The article points to how leading students toward fairly complex, extended sessions of dramatic play is one of the best ways to improve executive function and self-regulation. Research indicates that other more artificially, teacher-imposed attempts to directly teach or reward self-regulation and self-control prove mostly futile, but children given rich opportunities to engage in dramatic play perform much better on assesments of executive function.

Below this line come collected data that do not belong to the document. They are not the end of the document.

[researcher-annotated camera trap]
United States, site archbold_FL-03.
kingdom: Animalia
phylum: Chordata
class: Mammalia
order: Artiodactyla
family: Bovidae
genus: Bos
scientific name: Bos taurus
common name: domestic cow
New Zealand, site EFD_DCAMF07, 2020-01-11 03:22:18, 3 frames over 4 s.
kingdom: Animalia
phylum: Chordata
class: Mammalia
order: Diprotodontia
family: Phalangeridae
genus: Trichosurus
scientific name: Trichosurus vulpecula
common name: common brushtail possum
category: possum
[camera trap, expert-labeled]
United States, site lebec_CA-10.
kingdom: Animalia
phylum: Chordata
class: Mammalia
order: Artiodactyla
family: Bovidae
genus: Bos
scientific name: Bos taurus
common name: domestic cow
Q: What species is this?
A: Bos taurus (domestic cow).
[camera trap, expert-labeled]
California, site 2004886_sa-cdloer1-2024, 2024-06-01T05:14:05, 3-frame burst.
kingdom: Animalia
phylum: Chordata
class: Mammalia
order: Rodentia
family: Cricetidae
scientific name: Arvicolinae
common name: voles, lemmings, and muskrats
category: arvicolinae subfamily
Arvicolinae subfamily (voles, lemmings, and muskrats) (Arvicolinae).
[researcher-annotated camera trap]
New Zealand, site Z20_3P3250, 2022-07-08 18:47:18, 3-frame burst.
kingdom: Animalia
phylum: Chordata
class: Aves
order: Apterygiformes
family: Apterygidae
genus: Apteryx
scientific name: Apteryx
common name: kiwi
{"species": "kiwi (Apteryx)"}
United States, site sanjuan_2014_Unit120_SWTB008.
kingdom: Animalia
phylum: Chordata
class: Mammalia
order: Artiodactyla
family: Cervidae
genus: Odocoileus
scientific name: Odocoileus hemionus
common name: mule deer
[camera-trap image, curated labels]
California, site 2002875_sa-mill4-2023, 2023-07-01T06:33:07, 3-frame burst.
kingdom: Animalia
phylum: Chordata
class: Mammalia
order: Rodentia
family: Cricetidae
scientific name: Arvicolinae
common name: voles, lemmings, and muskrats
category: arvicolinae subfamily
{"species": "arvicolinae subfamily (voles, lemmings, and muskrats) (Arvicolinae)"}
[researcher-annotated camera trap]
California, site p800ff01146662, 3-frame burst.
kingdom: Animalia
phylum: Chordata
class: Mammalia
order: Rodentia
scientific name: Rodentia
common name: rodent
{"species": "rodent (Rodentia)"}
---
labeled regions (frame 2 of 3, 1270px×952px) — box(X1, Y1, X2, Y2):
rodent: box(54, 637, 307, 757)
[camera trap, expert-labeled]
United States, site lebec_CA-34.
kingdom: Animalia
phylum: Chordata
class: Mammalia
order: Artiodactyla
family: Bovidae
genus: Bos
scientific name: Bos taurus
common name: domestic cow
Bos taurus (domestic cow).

But the thing that’s impacted me most through reading the story, and having just witnessed my mom playing everything from grocery store to boat-safari with Will and Owen last week, is the notion that we as adults can lead our children to play at richer, more complex levels. As teachers and parents, we can push kids to play in more dramatic, rich and sustained ways by modeling play, establishing scenarios when a child seems at a loss for what to do and asking children’s questions about their play that push them to think further about it. (In Tools of the Mind programs, students are asked to write down their plan for play at the outset of the day, bizarre as that might sound.) As a preschool teacher, I am reminded to attend to children’s play and help them plan and extend it a bit more. (I think I may start a play notebook where I begin recording our three-year-olds notions of what kinds of dramatic play they hope to engage in, partly so that I can track how that develops over time and help them think about how to play together in more sustained, collaborative ways.) As a parent, I’m engaging in a bit more story-telling while driving and at-home scenario-suggesting when one or both of the boys seems at a loss for what to do, while still resisting falling back into my long-ago role as perpetual playmate. Once the boys are engaged in play, I let them have at it while I enjoy my role as eavesdropper from the kitchen.